*Goal*. Copy out the lines of the records below, starting with the line that contains "Which one from" and going on through the line that contains "(x=260, y=331), (x=11, y=259), (x=318, y=328)", keeping each one exactly as it stands.

-- Start of Task material --

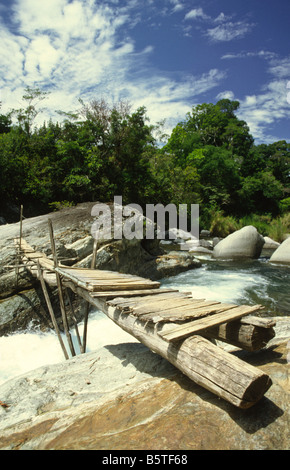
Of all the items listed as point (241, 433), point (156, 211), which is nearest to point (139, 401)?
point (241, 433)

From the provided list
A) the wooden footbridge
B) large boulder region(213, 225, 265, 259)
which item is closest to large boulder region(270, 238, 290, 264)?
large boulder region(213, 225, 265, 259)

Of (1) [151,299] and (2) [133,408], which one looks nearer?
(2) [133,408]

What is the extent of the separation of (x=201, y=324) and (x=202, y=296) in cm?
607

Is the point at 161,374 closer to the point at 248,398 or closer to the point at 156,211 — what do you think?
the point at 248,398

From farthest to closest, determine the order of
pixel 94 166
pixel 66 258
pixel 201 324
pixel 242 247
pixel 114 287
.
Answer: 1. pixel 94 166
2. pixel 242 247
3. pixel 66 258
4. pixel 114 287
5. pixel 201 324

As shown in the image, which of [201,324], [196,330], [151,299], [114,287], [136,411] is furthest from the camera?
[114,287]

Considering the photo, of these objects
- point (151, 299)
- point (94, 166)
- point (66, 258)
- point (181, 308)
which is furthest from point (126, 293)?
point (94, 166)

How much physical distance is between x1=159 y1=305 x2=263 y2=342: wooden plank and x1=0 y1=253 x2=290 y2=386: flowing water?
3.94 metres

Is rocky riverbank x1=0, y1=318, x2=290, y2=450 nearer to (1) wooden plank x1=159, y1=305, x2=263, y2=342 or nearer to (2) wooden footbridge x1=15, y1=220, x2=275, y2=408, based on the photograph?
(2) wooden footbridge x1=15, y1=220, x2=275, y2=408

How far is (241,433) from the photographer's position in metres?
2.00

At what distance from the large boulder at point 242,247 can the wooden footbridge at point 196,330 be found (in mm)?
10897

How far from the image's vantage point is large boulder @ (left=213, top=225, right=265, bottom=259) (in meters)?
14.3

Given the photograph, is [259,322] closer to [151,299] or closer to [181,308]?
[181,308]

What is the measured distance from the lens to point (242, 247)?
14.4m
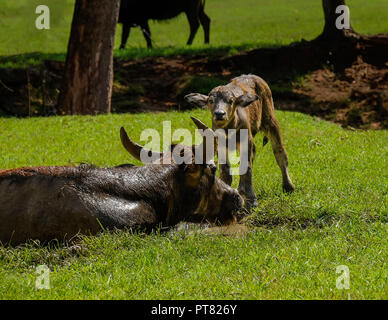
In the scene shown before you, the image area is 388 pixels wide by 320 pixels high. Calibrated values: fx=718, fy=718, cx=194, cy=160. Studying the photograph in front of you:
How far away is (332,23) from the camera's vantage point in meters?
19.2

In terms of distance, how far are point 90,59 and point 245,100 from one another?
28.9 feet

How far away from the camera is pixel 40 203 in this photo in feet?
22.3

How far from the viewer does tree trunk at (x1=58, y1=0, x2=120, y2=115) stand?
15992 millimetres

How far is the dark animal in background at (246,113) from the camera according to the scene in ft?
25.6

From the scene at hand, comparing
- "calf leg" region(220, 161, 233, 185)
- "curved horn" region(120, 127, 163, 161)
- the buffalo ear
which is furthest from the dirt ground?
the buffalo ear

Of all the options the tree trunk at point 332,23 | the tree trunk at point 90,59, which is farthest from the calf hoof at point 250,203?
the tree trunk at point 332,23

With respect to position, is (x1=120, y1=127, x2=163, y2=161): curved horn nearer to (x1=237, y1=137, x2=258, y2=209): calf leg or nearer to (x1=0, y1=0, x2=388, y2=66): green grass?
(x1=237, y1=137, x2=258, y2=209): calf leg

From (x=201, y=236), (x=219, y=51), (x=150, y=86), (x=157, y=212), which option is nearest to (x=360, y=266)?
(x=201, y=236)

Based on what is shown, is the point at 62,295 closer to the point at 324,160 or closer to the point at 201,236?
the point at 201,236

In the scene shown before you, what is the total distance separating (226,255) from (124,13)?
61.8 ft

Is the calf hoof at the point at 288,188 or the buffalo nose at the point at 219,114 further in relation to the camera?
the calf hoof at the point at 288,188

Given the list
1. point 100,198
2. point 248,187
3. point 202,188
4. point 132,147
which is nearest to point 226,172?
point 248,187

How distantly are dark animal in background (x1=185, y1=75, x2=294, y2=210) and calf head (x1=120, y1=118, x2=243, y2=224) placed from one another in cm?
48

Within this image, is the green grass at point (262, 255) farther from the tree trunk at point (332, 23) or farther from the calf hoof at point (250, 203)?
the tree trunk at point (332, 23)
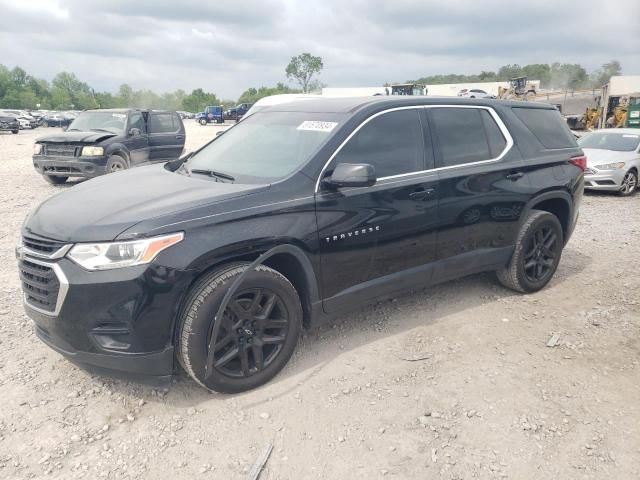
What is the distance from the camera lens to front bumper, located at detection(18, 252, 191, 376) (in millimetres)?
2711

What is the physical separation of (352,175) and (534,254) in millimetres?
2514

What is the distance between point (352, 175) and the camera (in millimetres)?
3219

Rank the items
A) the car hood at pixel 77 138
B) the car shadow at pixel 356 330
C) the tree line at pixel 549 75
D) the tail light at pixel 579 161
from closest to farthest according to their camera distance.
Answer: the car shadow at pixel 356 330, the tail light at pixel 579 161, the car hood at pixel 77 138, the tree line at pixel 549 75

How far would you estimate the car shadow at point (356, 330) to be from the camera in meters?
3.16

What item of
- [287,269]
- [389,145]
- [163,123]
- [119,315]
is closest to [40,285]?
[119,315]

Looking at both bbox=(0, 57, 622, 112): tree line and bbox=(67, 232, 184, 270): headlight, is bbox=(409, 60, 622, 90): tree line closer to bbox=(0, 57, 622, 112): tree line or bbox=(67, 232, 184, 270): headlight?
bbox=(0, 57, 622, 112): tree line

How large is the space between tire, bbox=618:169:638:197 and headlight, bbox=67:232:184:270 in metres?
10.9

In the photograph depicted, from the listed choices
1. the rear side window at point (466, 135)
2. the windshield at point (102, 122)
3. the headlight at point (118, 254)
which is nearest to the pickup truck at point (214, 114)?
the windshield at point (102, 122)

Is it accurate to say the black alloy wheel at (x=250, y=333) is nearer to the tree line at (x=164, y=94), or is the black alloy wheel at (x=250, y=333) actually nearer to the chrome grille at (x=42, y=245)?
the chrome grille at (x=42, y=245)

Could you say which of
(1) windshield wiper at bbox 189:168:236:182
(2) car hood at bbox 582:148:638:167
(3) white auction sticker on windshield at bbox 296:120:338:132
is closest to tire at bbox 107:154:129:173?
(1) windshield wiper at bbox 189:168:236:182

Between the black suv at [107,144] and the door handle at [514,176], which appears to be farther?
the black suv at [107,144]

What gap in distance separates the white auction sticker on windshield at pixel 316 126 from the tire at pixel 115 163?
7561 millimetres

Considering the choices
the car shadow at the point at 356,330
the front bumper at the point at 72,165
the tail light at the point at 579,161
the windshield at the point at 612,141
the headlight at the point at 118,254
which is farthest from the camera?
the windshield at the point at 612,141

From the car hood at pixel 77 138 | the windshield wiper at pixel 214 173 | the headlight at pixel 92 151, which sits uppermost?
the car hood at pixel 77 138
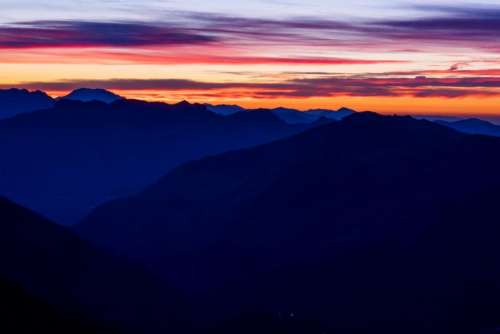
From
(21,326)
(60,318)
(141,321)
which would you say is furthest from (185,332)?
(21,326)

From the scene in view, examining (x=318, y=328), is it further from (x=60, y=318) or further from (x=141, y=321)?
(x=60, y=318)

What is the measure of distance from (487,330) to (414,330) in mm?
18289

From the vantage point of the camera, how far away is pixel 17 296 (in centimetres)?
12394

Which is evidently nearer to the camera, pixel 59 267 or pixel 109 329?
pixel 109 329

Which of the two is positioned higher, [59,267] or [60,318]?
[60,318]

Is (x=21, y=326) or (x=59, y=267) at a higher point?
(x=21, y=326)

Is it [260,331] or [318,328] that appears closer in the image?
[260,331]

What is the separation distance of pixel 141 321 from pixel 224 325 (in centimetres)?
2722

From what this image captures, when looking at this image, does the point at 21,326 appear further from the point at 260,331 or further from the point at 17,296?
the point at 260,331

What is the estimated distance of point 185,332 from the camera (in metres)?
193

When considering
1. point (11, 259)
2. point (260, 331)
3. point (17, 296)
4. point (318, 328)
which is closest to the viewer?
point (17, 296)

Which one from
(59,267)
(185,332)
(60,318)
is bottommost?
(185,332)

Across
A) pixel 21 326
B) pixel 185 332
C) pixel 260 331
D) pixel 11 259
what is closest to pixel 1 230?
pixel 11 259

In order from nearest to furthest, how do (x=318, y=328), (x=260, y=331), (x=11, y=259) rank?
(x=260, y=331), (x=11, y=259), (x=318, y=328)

-- End of Task material --
-- Start of Task material --

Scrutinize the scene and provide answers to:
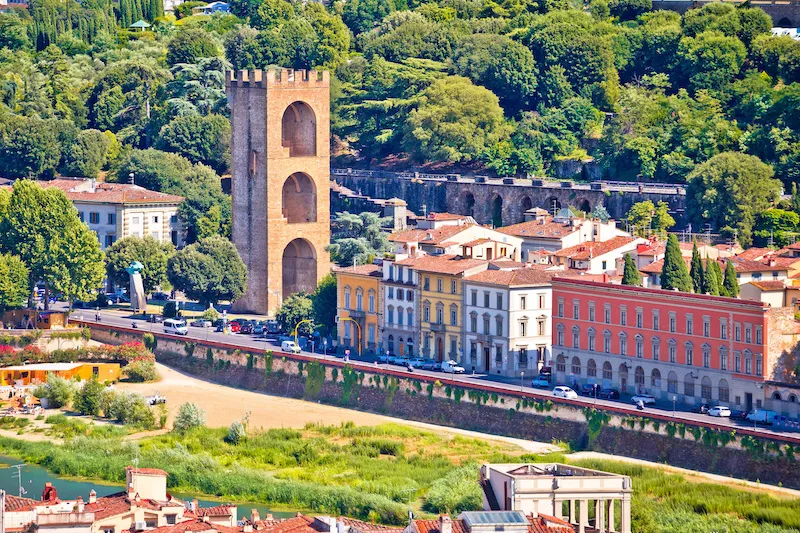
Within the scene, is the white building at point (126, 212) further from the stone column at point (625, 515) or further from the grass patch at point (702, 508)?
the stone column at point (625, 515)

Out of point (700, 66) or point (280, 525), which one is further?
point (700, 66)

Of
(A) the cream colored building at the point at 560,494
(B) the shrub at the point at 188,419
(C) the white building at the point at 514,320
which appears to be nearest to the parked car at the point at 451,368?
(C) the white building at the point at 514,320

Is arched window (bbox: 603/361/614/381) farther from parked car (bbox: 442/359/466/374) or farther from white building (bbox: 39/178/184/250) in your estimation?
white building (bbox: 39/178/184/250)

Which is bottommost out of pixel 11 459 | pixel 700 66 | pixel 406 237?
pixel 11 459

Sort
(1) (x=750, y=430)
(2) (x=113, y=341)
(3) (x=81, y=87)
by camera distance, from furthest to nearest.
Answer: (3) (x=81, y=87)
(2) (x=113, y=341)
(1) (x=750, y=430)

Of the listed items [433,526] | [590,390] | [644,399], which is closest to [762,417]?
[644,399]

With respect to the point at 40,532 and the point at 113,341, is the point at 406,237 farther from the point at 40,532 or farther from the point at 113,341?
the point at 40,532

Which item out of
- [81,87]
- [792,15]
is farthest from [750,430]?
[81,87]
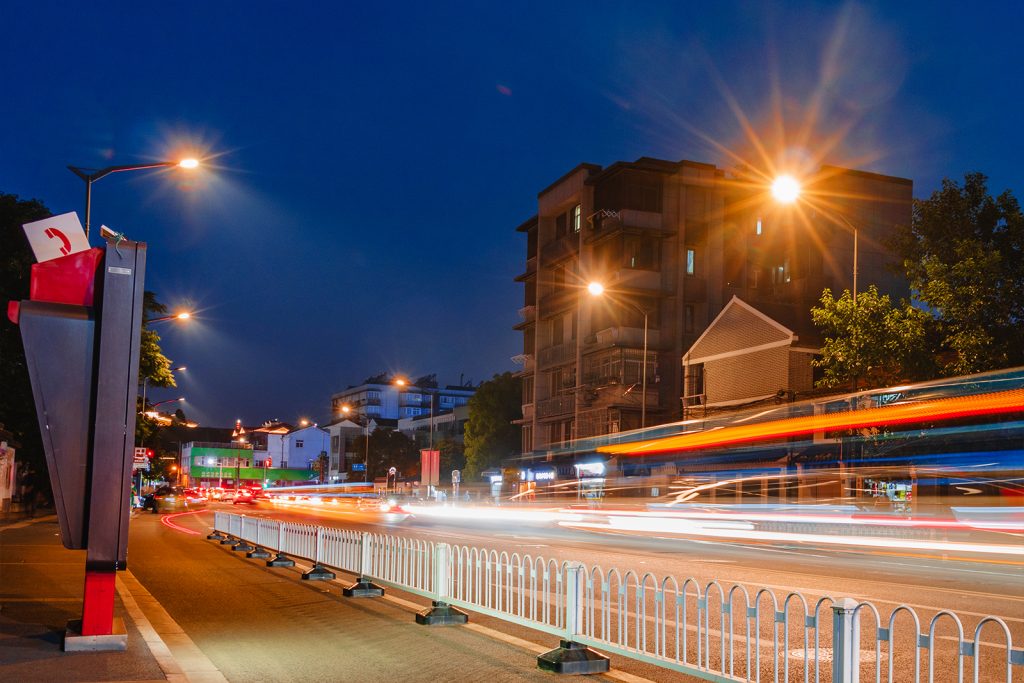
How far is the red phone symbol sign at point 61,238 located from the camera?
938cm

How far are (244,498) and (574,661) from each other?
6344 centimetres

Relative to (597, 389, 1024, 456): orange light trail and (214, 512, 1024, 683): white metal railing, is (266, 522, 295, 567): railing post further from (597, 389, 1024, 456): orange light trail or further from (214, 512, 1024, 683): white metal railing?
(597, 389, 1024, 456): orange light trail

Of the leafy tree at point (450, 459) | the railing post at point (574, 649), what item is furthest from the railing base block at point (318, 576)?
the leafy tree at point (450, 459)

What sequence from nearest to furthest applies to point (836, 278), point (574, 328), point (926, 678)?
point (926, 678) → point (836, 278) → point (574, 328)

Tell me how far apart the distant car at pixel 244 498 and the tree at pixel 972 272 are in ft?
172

-- End of Task material --
-- Start of Task material --

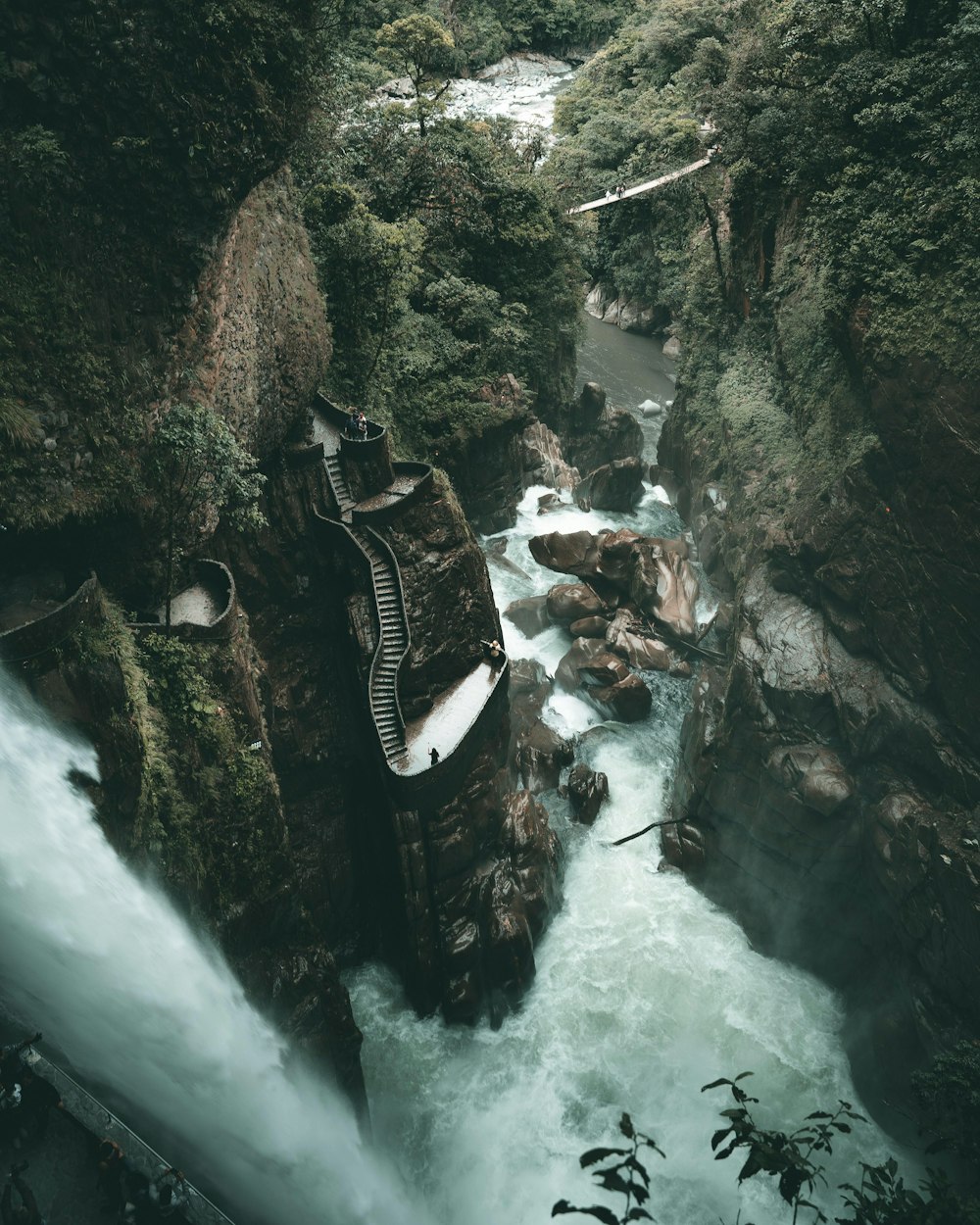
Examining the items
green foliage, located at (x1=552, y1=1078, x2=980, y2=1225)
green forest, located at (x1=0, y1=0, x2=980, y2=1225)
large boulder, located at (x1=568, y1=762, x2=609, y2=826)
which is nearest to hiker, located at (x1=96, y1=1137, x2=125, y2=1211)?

-- End of Task material --

*Exercise output*.
Which one from
(59,267)
(185,332)
(60,318)
is bottommost?
(185,332)

Across
A) pixel 21 326
B) pixel 185 332
C) pixel 260 331
D) pixel 11 259
what is closest to pixel 1 230?
pixel 11 259

In order from nearest to furthest, how do (x=318, y=328), (x=260, y=331), (x=11, y=259) rank?
(x=260, y=331), (x=11, y=259), (x=318, y=328)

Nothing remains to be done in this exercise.